### [Document excerpt]
>>>
By: Don Heinzman
These days our news media is under an assault we haven’t experienced in our lifetime. Our president says the media is “the enemy of the people”.
As a 50-year retired community journalist, I fear that even the community press is suffering from this barrage, though research generally shows that the local community respects its local newspaper and web site.
I believe local newspapers have to be more on the offensive these days, using the power of the press more positively.
I challenge publishers and editors to follow the lead of Newspaper Publisher Lynn Smith who founded and inspired a “Don’t Smoke Day” in his community back in January, 1974. His D-Day led to the “Great American Smokeout” still being observed on the third week of November around the country and at different times around the world.
Because of Smith’s anti-cigarette-smoking campaign, thousands of smokers either have reduced their smoking or quit all together.
According to the American Cancer Society, cigarette smoking rates have dropped from 42 percent in 1965 to 15.1 percent in 2015. Still one in five adults continues to smoke, according to the Centers for Disease Control. Of those, the Center says, half will die of smoking-related causes.
Moreover this emphasis on not smoking fostered by Smith is credited in part for the clean-air laws that have been passed in many states.
Robert Karolevitz wrote in his column “Writer at Large” aimed at community newspaper editors: “I doubt that any other weekly editor in the country ever had as much of an impact on so many people across the nation and in other parts of the world as Lynn Smith had.”
In 1974, Smith was editing the Monticello Times with a circulation of 2,500 in a community with 1,800 population.
He was a smoker and had to quit, because of warnings on what smoking cigarettes could do to his health. But he wanted to do more to get others to quit, so just before New Years day in 1974, he wrote a powerful editorial on “The Tyranny of Smoking”: and published it on page 1.
It caught the attention of the state and national media at a time when health experts were warning about smoking being a hazard to your health.
He wanted to do more, so on his own he organized a campaign to get Monticello residents to quit smoking for a day he called “Don’t Smoke Day” (D-Day).
He got Monticello cigarette smokers to sign a pledge not to smoke on Jan. 7, 1974. Four weeks before D-Day, he published on his Page 1 the names of pledge signers along with other supportive stories. Volunteers also secured signed pledges at the schools, hospital and business. A total of 293 signed the wallet-size pledge cards. Smith got the two pharmacies to pull all their cigarettes from their racks and two supermarkets to put their cigarettes under the counter.
<<<
### [Provided records]
>>>
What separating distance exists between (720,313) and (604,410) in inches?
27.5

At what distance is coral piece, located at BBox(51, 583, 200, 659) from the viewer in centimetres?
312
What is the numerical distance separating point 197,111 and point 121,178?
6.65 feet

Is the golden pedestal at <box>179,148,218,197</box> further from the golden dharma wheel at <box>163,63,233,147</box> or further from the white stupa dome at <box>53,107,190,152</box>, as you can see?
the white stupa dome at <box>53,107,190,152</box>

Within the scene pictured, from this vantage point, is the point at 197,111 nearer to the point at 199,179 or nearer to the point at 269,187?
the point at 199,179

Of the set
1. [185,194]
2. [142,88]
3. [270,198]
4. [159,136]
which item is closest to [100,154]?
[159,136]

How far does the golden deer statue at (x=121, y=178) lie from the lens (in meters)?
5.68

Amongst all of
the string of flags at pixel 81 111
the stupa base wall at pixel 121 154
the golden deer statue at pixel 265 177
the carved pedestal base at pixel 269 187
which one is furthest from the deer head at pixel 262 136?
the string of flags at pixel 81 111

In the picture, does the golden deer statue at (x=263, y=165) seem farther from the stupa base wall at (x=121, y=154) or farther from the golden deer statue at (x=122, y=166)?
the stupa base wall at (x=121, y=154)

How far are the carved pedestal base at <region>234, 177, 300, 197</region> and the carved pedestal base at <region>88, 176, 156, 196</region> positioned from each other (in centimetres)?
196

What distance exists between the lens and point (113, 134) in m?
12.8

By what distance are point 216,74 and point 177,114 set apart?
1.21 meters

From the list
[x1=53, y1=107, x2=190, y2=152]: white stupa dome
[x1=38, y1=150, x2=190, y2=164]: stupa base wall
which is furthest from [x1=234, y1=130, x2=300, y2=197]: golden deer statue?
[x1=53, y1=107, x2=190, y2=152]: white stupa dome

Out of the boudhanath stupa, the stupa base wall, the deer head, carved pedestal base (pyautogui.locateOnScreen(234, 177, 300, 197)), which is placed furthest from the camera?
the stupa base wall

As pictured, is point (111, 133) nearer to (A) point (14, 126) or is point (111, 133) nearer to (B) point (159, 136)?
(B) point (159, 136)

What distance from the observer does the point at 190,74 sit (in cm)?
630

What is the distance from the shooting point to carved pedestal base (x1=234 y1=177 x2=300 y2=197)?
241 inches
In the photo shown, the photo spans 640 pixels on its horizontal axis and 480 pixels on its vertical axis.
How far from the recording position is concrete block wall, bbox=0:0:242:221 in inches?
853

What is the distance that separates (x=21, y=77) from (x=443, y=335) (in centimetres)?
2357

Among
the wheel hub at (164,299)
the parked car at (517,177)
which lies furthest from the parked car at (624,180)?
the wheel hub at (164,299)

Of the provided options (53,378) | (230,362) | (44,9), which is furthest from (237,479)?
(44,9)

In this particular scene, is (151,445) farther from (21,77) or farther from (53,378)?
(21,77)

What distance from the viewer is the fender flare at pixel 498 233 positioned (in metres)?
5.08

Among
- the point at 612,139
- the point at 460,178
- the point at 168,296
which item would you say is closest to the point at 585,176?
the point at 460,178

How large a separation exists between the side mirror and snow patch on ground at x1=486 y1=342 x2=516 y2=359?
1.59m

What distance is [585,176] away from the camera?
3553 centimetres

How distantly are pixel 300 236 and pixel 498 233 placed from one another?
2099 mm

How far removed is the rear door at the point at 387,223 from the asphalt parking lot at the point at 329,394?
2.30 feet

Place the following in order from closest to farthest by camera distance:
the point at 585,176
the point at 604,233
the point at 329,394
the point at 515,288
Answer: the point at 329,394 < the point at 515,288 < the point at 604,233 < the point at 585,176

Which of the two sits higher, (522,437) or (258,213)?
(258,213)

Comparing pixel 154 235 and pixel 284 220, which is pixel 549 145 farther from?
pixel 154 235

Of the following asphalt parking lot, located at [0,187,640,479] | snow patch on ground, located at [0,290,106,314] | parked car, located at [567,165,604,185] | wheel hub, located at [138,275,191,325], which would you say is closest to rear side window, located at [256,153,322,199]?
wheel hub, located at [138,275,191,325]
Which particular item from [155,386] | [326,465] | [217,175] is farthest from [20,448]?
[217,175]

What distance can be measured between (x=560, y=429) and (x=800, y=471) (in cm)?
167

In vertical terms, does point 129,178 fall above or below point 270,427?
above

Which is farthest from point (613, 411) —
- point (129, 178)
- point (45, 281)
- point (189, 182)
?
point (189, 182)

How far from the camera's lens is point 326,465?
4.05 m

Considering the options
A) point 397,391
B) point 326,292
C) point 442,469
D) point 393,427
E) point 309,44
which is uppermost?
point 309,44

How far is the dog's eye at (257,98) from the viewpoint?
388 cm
<<<
### [Work instruction 1]
According to the Don't Smoke Day column, how many people signed the wallet-size pledge cards?
### [Work instruction 2]
Continue the column about Lynn Smith's Don't Smoke Day, picking up after its last sentence.

### [Expected output 1]
293

### [Expected output 2]
Word spread about this campaign, and it became a national story. The Associated Press and national television news companies published the story.
That’s not all. The Minnesota Chapter of the American Cancer Society was so impressed, it organized the first Minnesota D-Day Oct.7 of that year and named Smith the Honorary Chair.
In 1976, California adopted Minnesota’s D-Day plan but changed the name to the Great American Smokeout” That same year Great Britain launched its first national No-Smoking Day.
To this day, Smith’s D-Day is observed as the “Great American Smokeout”, now a national and world-wide event.
Smith wanted to know how many Monticello pledge signers in 1974 had quit smoking because of his D-Day, so he contacted every one that year and learned that 10 percent had quit for good.
Smith became a national spokesman and was invited to give a presentation at the American Cancer Society California National Assembly in San Francisco and to the Third World Conference on Smoking and Health in New York City.
If a publisher of 2,500 readers could use his newspaper so positively, it is my hope his story will inspire you to use your press power more positively to counter the unprecedented attack on the nation’s media.
Here is my challenge for openers. Why not follow Smith’s example the third week of November – the “Great American Smokeout” — and get smokers in your community to quit for a day? You could get smokers to make that pledge not to smoke.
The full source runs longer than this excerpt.